» **Task description**: State how many of the lines below contain the string "instances". Case counts, and your reply should be the number alone.
++++++++++++++++++++
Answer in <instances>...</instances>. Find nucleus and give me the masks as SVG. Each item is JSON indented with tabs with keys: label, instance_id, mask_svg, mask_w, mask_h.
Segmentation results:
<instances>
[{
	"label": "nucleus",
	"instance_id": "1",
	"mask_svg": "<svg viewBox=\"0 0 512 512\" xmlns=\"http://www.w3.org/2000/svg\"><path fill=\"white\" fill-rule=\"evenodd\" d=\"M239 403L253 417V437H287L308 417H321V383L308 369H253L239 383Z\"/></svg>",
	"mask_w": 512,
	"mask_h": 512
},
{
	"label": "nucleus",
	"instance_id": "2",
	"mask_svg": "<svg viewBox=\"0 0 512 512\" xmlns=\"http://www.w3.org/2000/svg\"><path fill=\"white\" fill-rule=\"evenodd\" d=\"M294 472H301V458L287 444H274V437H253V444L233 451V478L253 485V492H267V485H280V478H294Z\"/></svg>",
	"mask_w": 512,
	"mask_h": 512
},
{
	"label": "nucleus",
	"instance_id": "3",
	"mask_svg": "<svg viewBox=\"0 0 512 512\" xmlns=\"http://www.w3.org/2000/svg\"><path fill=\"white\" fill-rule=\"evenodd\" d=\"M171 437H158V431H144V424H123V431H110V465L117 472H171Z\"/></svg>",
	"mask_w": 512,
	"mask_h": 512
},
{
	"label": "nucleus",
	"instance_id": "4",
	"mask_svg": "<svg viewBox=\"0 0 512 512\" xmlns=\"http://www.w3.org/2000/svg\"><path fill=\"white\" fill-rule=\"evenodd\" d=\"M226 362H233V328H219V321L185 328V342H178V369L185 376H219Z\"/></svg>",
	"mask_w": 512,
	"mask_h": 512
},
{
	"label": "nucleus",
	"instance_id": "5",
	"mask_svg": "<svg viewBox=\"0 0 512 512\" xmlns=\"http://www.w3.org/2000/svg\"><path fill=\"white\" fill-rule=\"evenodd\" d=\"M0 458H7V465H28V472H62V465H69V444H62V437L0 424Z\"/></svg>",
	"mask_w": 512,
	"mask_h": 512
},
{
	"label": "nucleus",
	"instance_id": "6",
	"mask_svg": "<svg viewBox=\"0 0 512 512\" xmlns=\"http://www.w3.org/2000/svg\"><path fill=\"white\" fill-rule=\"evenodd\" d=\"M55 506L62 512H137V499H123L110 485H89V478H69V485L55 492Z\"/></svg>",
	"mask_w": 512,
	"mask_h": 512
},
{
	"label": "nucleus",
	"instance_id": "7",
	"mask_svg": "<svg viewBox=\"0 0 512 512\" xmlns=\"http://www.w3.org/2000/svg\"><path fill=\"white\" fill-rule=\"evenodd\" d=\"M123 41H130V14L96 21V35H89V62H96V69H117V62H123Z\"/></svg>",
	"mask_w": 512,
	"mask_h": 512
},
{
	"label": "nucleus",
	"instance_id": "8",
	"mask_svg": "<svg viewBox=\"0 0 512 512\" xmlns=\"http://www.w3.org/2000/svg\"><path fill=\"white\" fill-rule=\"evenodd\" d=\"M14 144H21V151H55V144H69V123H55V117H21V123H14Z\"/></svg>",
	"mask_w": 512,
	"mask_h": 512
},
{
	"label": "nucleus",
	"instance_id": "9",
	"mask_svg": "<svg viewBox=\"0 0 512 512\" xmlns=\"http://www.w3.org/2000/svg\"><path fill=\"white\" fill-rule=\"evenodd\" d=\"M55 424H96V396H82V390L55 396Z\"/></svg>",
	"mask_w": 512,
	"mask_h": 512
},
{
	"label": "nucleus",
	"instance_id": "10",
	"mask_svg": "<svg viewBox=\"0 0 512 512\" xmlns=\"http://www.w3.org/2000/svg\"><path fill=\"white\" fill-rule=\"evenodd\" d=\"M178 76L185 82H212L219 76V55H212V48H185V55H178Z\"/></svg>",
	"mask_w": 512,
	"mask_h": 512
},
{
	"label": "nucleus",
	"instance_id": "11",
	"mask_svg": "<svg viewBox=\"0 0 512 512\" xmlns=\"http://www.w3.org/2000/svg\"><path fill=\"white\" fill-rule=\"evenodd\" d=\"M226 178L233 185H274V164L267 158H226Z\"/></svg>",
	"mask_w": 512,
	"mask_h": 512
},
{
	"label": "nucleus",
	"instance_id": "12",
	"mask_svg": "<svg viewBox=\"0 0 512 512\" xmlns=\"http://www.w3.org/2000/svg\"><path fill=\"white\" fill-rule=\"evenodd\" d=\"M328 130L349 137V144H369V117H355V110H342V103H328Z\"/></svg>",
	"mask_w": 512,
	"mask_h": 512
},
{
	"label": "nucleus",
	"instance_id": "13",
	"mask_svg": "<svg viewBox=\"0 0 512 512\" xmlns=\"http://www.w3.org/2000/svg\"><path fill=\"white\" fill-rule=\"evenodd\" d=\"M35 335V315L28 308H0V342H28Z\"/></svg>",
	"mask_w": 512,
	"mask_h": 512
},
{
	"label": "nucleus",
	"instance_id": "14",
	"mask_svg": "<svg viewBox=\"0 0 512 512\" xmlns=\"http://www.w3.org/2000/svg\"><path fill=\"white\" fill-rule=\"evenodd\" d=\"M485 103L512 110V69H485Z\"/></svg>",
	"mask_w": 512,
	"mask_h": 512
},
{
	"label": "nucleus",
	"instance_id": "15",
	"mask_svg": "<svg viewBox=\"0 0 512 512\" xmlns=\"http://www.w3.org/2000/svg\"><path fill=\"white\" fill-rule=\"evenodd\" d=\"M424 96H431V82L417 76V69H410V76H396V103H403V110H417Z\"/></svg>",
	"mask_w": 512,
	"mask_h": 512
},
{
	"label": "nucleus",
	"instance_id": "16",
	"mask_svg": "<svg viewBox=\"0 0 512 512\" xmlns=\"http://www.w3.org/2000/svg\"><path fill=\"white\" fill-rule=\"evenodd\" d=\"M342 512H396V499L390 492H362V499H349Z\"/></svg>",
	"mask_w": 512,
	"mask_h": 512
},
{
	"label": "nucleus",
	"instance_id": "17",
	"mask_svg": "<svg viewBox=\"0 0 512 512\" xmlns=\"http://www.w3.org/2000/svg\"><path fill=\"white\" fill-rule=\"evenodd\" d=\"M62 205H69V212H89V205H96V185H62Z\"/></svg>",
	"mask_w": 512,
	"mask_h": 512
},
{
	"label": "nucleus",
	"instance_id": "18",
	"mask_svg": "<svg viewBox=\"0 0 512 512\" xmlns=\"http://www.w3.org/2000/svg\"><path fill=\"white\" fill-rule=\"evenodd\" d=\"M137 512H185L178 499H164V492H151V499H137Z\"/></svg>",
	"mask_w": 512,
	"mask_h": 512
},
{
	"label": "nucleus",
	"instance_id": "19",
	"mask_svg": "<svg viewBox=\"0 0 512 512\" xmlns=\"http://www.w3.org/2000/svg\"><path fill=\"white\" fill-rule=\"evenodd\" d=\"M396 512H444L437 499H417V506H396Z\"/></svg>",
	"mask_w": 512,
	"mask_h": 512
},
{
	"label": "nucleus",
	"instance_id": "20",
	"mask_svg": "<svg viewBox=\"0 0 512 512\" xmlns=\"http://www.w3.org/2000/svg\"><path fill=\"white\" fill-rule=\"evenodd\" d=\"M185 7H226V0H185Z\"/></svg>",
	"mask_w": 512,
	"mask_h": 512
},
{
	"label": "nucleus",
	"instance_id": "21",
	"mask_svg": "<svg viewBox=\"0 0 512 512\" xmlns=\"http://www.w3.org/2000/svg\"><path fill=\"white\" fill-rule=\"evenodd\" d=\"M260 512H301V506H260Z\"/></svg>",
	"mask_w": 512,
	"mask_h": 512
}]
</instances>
++++++++++++++++++++
» **Task solution**: 3